150m上空から人を検知可能 4K映像をエッジで推論できるLSI:2025年度内に製品化予定
NTTは、4Kカメラなどで撮影した高精細の映像を、エッジ/端末機器上でリアルタイムAI推論できる「AI推論LSI」を開発した。このLSIをドローンに搭載すれば、高さ150mの上空から人や物を検出できるという。
AI推論高精細化技術と独自の映像AI推論エンジンで実現
NTTは2025年4月、4Kカメラなどで撮影した高精細の映像を、エッジ/端末機器上でリアルタイムAI推論できる「AI推論LSI」を開発した。このLSIをドローンに搭載すれば、高さ150mの上空から人や物を検出できるという。2025年度内にNTTイノベーティブデバイスが製品化の予定。
電力制約が厳しいエッジ/端末機器では、AI推論に用いるデバイスの消費電力を数十Wに抑える必要がある。

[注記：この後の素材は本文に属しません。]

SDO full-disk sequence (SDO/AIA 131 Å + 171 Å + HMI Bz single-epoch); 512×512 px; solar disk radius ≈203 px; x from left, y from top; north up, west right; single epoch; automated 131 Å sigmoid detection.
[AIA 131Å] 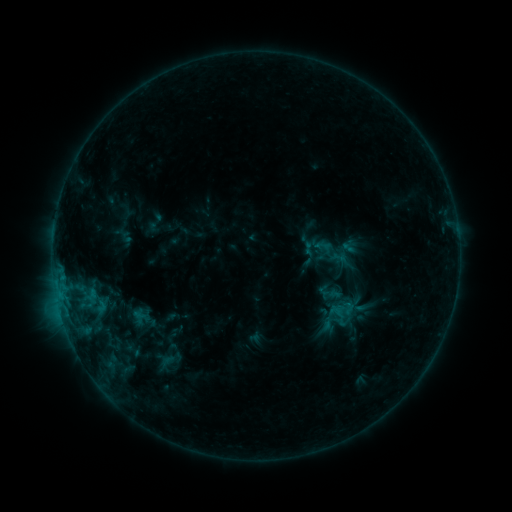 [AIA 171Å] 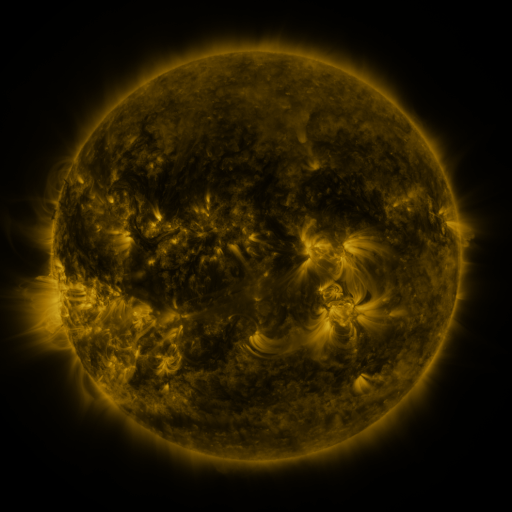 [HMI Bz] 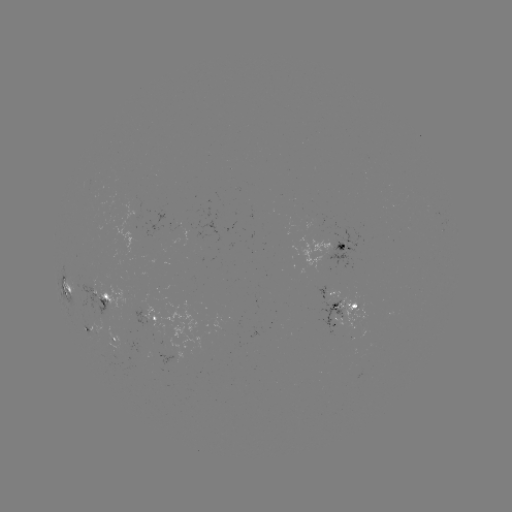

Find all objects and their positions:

このため、サーバなどに用いられる高性能なGPUなどは搭載できない。消費電力が1桁以上も大きいからだ。
また、エッジ/端末機器などの用途では、入力画像のサイズにも制限があるという。例えば、物体検出のAI推論モデルである「YOLOv3」公式モデルでは最大サイズが「608×608画素」である。こうした制約があるため、4Kカメラで撮影した映像でも、実際は小さな画像サイズに縮小してAI推論を行う。この結果、小さい物体は検出できないこともあったという。

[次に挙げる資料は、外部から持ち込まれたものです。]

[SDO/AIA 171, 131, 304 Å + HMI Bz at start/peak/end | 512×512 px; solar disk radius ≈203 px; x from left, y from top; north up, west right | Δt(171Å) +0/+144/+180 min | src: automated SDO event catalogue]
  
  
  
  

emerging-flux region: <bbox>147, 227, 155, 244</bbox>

そこで今回、「AI推論高精細化技術」と「独自の映像AI推論エンジン」を開発した。これによって、エッジ/端末機器側でも4K映像からリアルタイムに物体検出ができるようになった。しかも消費電力は20W以下だという。
具体的には、AI推論高精細化技術を用いて、入力画像サイズを制約サイズまで分割する。その上で分割画像ごとに推論を行う。これにより、小さな物体が検出できる。これと並行して画像全体を縮小して推論を行う。その後、全体画像と分割画像による推論結果を合成すれば、最終的な検出結果が得られるという。
ただ、4K映像など分割画像数が大きくなると、計算量も膨大になる。これを可能にするのが新たに開発したAI推論エンジンである。フレーム間相関を利用した演算効率化などにより、検出精度を確保しつつ演算量を削減した。この結果、電力消費を抑えることに成功した。